• _WHAT IS NEEDED_:
Pull each line containing "buffalo" from the data.

• _EXTRACTED MATERIAL_:

_____

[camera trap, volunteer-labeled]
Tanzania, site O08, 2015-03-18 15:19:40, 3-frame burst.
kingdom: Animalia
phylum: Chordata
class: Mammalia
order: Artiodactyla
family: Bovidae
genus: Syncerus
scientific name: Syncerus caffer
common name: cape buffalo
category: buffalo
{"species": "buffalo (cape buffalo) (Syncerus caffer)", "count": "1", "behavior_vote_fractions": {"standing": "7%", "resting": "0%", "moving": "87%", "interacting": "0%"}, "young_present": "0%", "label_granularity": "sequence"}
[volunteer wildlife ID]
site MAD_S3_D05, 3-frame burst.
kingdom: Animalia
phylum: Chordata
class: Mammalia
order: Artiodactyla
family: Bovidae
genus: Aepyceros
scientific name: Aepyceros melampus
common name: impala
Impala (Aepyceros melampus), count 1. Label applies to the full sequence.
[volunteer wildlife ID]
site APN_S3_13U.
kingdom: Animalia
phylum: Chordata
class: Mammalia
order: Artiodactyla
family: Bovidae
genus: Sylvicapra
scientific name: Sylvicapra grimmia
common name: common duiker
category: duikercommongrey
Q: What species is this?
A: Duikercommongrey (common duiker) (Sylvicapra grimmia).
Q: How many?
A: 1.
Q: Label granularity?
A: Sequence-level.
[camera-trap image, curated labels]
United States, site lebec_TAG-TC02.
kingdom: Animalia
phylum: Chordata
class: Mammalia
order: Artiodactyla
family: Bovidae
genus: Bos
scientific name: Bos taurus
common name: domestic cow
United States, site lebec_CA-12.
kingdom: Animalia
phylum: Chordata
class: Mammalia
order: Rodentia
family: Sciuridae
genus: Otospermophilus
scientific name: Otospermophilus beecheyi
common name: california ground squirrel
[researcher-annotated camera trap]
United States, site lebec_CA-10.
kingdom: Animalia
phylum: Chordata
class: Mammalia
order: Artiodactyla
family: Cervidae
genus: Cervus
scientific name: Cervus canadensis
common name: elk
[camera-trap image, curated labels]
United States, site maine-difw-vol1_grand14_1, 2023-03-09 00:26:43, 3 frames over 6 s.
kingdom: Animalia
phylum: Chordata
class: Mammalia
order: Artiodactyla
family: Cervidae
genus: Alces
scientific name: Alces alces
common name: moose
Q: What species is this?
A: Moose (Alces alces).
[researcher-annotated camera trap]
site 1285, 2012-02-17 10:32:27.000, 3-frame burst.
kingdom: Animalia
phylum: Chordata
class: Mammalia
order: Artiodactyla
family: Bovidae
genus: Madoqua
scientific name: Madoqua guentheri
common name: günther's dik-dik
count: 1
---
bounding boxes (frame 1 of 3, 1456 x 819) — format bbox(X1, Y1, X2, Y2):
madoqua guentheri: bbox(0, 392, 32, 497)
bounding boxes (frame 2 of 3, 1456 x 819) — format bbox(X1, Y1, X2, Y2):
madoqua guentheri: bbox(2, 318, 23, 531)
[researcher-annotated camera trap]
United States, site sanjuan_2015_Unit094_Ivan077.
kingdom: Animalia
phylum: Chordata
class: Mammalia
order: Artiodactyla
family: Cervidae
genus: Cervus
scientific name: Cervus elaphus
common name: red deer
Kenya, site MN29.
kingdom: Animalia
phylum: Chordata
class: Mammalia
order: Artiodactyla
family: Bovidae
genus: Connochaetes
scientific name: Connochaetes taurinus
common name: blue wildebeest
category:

_____

• _REPLY_:
common name: cape buffalo
category: buffalo
{"species": "buffalo (cape buffalo) (Syncerus caffer)", "count": "1", "behavior_vote_fractions": {"standing": "7%", "resting": "0%", "moving": "87%", "interacting": "0%"}, "young_present": "0%", "label_granularity": "sequence"}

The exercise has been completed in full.